[READING TEXT]
Saturday, February 6, 2016

Gold: When Will It Crash Again?

Originally published: October 28, 2013

Gold is still going to $700, and it's not a question of IF, but WHEN it is going to crash again.
Why? Gold was in a bubble from 1999 until September 2011, rising from $250 an ounce to over $1900. The fundamental reasons all supported gold's rise, and the terrible economic situation and steep stock market drops led many investors and individuals to look to gold as the only "safe" and "reliable" solution. But just because gold is a tangible and historically-valuable asset doesn't mean that gold's soaring prices were justified. Yes, gold will always be worth something and will always have value, but who says that it should be $2000 and not $500? In reality, and as a rule of investing, when so many people crowd into one stock or investment, and prices rise to extreme levels, it is usually worth avoiding. Many times, as we've learned all too well in the case of technology stocks (Dot-Com Bubble) and housing (Housing Bubble), the reasons to buy make sense - but actually doing so may be foolish.
Gold has already proven to be extremely ineffective as a "safe haven."
Aside from all of the characteristics of a bubble which gold displayed leading up to the September 2011 peak (read my book), the huge volatility and severe drops we have seen in gold prices since then should be enough warning to investors. Down nearly 40% from over $1900 to $1200, such a massive price decline is proof in and of itself that gold is by no means a "safe" investment. Nothing that drops that much is safe, and the reliance on gold as "safe" by so many investors was actually one of the biggest reasons that gold was in a bubble.
$2000 gold will not be reached for years to come, if ever.
We have already seen the best days for gold; could the enthusiasm and extremely optimistic investor behavior we saw in 2010 and 2011 really be matched again? Now that prices have dropped so dramatically, hasn't gold proven itself a poor investment choice? Yes, you can buy gold on the dips and make some money as it bounces; but if we've seen the best already, why even buy gold if it most likely won't break above $2000? If anything, look for better opportunities elsewhere.
HOW I PREDICTED THE BUBBLE, and why it may get much worse.

[DATASET CONTENT]
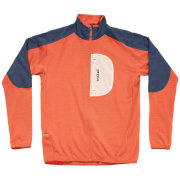 Функционален мъжки суитшърт Devold Adventure Jacket Man оранжев/син Brick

[LIST OF TASKS]
[1] In the article about gold, what price per ounce did gold start from when its bubble began in 1999?
[2] Retype the part of the article about gold that runs from "Aside from all" down to "in a bubble.", with no changes.

[SOLUTIONS TO EACH TASK]
[1] $250 an ounce.

[2]
Aside from all of the characteristics of a bubble which gold displayed leading up to the September 2011 peak (read my book), the huge volatility and severe drops we have seen in gold prices since then should be enough warning to investors. Down nearly 40% from over $1900 to $1200, such a massive price decline is proof in and of itself that gold is by no means a "safe" investment. Nothing that drops that much is safe, and the reliance on gold as "safe" by so many investors was actually one of the biggest reasons that gold was in a bubble.